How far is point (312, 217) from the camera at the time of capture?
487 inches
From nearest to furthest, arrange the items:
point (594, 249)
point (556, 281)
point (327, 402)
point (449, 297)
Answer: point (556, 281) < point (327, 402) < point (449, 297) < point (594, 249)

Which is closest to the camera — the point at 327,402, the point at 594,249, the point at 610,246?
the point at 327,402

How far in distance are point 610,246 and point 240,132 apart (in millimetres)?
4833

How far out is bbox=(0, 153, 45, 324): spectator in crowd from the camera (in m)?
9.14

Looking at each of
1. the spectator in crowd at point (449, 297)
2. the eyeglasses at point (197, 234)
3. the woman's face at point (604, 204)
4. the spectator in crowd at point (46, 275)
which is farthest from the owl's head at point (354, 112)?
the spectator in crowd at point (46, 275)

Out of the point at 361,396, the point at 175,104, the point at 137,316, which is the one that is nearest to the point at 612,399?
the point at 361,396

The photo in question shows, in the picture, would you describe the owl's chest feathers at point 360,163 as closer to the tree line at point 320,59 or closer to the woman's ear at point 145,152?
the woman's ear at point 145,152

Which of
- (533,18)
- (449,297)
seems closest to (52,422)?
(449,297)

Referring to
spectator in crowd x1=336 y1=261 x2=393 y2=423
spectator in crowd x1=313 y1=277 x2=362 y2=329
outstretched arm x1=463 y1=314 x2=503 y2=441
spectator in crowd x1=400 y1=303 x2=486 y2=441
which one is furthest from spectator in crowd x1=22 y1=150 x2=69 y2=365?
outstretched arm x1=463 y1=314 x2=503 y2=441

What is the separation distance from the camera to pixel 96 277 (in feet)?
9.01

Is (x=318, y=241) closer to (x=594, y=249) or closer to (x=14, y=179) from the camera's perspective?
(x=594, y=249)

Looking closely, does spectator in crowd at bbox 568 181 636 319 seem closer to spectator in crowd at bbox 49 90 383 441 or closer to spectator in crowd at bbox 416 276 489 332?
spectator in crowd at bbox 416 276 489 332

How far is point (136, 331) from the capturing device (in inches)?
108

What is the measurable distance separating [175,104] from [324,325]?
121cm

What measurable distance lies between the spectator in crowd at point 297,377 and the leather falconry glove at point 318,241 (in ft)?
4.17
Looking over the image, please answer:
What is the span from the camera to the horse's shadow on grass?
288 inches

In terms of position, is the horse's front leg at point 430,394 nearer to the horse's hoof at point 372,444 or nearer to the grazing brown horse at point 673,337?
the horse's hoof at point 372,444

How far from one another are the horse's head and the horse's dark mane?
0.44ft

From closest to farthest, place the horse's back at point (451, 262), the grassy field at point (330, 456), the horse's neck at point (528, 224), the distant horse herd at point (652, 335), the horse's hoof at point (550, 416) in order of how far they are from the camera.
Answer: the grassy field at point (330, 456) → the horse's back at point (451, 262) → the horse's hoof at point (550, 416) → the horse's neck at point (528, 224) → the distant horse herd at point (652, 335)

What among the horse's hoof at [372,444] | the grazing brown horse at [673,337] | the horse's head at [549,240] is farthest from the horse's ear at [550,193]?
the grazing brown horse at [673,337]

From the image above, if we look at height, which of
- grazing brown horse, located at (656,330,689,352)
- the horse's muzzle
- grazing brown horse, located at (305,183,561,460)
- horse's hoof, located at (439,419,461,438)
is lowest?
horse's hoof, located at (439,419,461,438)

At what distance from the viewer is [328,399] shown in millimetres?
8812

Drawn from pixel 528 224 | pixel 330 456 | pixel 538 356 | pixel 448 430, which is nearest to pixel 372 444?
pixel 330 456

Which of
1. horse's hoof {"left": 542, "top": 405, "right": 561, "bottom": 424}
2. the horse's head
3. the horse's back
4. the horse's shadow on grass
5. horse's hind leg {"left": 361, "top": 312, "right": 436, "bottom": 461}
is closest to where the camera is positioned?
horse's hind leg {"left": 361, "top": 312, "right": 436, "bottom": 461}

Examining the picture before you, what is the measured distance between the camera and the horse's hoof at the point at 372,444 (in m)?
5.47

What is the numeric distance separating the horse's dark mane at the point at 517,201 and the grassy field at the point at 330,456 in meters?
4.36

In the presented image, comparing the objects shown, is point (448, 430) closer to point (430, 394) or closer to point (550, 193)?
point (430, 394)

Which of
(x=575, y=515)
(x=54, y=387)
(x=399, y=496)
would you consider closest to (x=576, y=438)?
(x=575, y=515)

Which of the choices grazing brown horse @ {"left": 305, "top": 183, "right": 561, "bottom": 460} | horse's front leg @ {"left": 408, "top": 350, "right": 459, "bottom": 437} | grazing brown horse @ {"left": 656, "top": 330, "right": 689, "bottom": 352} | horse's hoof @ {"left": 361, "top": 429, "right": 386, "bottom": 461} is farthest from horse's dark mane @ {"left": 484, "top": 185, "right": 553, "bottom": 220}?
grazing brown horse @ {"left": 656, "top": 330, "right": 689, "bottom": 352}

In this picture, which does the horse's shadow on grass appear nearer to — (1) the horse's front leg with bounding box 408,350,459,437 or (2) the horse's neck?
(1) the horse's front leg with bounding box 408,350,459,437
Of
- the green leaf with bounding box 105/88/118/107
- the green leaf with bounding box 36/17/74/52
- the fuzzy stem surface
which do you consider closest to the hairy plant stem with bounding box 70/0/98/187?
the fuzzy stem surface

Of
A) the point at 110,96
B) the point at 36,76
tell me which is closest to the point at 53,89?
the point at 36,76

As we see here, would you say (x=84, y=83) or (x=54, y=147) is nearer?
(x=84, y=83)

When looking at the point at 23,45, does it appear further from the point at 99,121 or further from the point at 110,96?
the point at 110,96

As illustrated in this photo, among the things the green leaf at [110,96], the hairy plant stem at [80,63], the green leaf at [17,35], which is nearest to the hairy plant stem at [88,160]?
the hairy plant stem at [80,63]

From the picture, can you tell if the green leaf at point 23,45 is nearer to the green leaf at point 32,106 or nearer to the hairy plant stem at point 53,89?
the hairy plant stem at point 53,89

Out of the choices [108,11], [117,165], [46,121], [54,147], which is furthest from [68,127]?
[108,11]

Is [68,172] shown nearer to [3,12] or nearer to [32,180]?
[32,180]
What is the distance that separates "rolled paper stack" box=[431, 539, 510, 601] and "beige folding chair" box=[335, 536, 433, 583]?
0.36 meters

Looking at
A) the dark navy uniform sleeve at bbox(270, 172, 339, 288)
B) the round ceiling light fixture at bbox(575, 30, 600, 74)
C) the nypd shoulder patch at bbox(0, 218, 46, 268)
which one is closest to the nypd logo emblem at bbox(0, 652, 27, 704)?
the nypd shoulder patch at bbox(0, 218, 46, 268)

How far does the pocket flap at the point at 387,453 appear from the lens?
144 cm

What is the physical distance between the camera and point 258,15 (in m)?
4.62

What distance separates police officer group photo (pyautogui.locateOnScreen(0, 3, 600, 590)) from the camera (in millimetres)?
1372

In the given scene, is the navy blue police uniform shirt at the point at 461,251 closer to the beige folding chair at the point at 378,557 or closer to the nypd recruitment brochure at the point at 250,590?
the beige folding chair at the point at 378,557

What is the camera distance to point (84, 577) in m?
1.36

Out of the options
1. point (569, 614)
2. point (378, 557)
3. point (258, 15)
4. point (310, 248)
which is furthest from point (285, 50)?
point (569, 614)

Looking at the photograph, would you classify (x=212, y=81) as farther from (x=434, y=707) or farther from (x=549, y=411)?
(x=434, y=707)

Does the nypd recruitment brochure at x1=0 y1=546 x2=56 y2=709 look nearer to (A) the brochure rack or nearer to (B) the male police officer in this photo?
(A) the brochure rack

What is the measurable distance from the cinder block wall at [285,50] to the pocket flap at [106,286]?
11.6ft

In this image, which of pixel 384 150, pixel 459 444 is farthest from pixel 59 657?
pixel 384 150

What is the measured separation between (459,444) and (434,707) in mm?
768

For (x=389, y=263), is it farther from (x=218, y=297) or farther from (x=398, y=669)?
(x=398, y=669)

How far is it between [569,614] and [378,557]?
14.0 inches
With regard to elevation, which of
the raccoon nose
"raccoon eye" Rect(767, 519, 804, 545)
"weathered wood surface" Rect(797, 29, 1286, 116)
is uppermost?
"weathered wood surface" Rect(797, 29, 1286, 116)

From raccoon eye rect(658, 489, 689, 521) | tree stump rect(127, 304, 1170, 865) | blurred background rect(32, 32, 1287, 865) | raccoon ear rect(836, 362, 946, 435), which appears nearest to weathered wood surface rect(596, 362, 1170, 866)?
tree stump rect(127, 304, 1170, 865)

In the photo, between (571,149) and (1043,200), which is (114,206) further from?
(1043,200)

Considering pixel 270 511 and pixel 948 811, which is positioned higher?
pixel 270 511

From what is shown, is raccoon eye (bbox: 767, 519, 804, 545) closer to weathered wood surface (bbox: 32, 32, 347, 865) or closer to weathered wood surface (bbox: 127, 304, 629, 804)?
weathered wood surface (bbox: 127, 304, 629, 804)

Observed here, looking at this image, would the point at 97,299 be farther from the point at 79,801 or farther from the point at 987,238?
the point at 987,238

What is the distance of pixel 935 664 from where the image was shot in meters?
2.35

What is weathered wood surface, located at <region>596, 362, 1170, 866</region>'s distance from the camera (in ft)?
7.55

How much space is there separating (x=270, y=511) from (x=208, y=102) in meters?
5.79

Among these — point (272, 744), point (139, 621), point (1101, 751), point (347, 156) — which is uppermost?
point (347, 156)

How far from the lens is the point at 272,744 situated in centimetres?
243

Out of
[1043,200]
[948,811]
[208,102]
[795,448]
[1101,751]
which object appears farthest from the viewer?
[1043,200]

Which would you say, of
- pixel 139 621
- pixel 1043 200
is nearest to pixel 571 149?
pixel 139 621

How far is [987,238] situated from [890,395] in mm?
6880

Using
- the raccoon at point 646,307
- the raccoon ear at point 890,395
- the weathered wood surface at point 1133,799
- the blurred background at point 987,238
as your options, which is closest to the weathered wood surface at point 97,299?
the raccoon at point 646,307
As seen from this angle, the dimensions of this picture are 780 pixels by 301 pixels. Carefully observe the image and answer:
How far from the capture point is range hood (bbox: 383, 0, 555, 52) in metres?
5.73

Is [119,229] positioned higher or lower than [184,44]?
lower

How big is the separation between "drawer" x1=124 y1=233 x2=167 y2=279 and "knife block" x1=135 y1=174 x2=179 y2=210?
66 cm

====================

▸ **WRITTEN REQUEST**: Starting at the line that contains "As seen from", print every line through the end of the listing, word for word. Leave out all the rest.

▸ **ANSWER TO THE PROBLEM**:
As seen from this angle, the dimensions of this picture are 780 pixels by 301 pixels. Carefully observe the image and answer:
How far from the capture point is range hood (bbox: 383, 0, 555, 52) in metres?
5.73

Is [119,229] positioned higher or lower than [184,44]?
lower

How big is the separation between "drawer" x1=124 y1=233 x2=167 y2=279 and "knife block" x1=135 y1=174 x2=179 y2=210?
66 cm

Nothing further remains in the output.